--- Work instructions ---
Present the following entries again, word for word and in full.

═════ Data records ═════

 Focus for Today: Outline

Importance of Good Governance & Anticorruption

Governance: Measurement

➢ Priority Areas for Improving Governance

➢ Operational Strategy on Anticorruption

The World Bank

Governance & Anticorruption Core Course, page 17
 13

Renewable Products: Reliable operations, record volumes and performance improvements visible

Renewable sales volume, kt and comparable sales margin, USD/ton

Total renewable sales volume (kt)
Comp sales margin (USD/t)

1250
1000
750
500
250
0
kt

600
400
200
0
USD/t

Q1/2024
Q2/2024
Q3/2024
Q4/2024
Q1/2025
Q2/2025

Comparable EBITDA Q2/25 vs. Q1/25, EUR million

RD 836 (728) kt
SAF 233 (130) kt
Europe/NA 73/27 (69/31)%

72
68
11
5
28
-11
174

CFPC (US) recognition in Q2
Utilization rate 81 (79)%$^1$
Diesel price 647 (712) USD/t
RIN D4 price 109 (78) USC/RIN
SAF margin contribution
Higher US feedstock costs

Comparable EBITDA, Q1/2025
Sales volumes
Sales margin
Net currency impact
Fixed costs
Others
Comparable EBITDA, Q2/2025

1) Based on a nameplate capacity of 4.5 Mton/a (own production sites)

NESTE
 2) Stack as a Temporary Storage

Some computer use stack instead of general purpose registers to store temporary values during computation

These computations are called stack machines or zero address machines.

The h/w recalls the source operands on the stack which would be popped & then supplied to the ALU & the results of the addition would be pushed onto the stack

═════

--- Answer to this problem ---
 Focus for Today: Outline

Importance of Good Governance & Anticorruption

Governance: Measurement

➢ Priority Areas for Improving Governance

➢ Operational Strategy on Anticorruption

The World Bank

Governance & Anticorruption Core Course, page 17
 13

Renewable Products: Reliable operations, record volumes and performance improvements visible

Renewable sales volume, kt and comparable sales margin, USD/ton

Total renewable sales volume (kt)
Comp sales margin (USD/t)

1250
1000
750
500
250
0
kt

600
400
200
0
USD/t

Q1/2024
Q2/2024
Q3/2024
Q4/2024
Q1/2025
Q2/2025

Comparable EBITDA Q2/25 vs. Q1/25, EUR million

RD 836 (728) kt
SAF 233 (130) kt
Europe/NA 73/27 (69/31)%

72
68
11
5
28
-11
174

CFPC (US) recognition in Q2
Utilization rate 81 (79)%$^1$
Diesel price 647 (712) USD/t
RIN D4 price 109 (78) USC/RIN
SAF margin contribution
Higher US feedstock costs

Comparable EBITDA, Q1/2025
Sales volumes
Sales margin
Net currency impact
Fixed costs
Others
Comparable EBITDA, Q2/2025

1) Based on a nameplate capacity of 4.5 Mton/a (own production sites)

NESTE
 2) Stack as a Temporary Storage

Some computer use stack instead of general purpose registers to store temporary values during computation

These computations are called stack machines or zero address machines.

The h/w recalls the source operands on the stack which would be popped & then supplied to the ALU & the results of the addition would be pushed onto the stack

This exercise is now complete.